By Ronald Owili
More investor education on the real estate investment trust is needed if Kenyans are to embrace the capital raising model for financing construction of housing units to bridge a supply deficit.
MMC Africa Head of commercial property department Ester Omulele says in the midst of a slowdown in loans from the financial sector, pooling of investments under REITs is among ways to reduce the cost of housing on a longterm basis.
In Kenya, the housing deficit is pegged at 250,000 units annually as rapid urbanization creates demand, with political class seemingly imprecise about a long term solution.

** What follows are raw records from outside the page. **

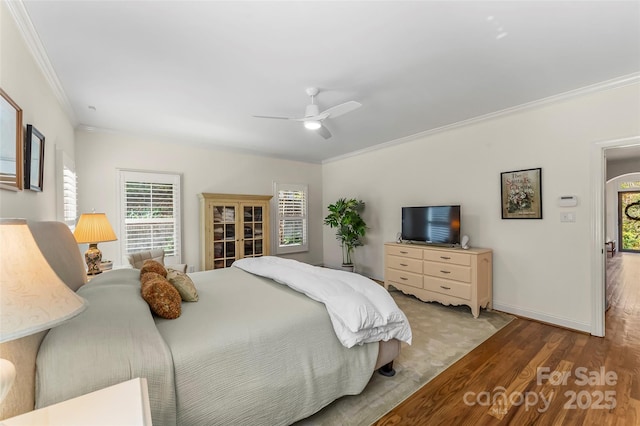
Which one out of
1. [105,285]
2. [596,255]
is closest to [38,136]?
[105,285]

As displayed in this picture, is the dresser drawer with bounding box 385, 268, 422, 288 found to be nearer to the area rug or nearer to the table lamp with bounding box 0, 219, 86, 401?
the area rug

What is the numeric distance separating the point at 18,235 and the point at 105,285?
1382 mm

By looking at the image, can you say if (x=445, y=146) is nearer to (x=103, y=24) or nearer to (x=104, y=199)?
(x=103, y=24)

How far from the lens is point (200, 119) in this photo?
361 cm

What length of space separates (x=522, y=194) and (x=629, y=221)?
840cm

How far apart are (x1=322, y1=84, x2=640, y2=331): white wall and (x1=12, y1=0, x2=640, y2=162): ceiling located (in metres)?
0.35

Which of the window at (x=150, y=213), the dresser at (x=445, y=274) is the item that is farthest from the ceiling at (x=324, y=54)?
the dresser at (x=445, y=274)

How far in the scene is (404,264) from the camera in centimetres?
416

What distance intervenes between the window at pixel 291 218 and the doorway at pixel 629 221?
981cm

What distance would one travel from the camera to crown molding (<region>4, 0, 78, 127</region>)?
165 cm

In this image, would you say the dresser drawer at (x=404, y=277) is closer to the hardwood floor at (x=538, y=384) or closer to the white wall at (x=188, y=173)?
the hardwood floor at (x=538, y=384)

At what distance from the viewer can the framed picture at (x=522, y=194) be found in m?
3.29

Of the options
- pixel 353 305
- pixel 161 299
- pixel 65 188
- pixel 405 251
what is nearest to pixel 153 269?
pixel 161 299

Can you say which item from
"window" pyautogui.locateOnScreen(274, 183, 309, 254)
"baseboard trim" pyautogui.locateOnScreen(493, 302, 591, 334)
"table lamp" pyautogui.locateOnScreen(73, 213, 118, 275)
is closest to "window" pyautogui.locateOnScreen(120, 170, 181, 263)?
"table lamp" pyautogui.locateOnScreen(73, 213, 118, 275)
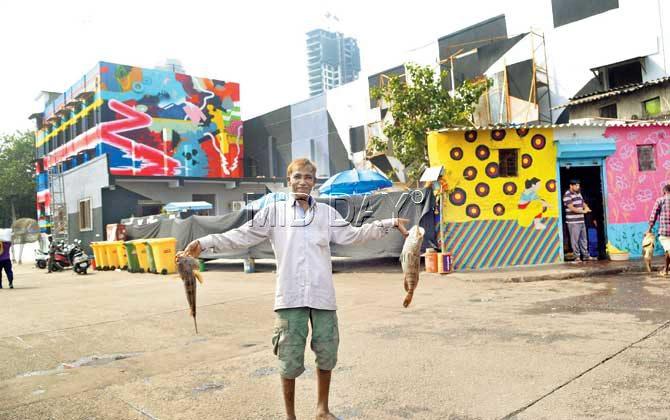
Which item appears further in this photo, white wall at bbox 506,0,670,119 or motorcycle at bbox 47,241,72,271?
motorcycle at bbox 47,241,72,271

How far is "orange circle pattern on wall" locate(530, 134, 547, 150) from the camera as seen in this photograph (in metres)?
12.9

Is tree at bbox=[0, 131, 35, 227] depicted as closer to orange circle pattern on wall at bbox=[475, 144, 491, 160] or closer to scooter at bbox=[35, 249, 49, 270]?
scooter at bbox=[35, 249, 49, 270]

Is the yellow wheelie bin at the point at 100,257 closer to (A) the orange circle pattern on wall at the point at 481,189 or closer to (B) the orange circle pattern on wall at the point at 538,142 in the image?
(A) the orange circle pattern on wall at the point at 481,189

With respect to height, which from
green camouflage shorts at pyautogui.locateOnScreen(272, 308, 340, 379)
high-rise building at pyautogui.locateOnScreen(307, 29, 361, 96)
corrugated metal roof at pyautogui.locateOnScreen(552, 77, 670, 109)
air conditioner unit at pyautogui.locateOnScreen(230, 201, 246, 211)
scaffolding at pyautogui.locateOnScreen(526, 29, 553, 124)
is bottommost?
green camouflage shorts at pyautogui.locateOnScreen(272, 308, 340, 379)

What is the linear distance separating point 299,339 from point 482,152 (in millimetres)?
10350

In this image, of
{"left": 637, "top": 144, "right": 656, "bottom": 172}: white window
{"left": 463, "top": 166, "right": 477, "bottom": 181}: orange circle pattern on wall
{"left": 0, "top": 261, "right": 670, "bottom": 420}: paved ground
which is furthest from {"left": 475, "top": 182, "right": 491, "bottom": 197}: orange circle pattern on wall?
{"left": 637, "top": 144, "right": 656, "bottom": 172}: white window

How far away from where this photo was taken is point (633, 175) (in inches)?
526

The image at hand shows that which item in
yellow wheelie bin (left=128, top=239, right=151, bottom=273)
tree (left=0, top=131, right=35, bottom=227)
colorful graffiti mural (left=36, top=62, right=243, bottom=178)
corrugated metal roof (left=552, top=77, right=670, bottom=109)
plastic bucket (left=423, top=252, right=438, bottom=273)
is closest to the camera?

Nonetheless, the housing sector continues to attract billions of shillings in local and foreign investments driven by high returns averaging 25 percent compared to a mean of 14 percent in other asset classes over a 5yr period.
In the wake of slow credit from banks, Omulele says Kenya’s best bet in meeting the housing shortage is in the Real Estate Investment Trusts introduced four years ago.
Only Stanlib has so far managed to float an income REIT which sought to raise 12.3bn from investors in 2015 but managed 3.5bn.
While low awareness plague the investment vehicle, Omulele advises promoters to diversify products to entice investors.
Caution on income REITS is also critical if you decide to invest. MMC plans to float a KES 3bn development REIT in the first quarter of next year.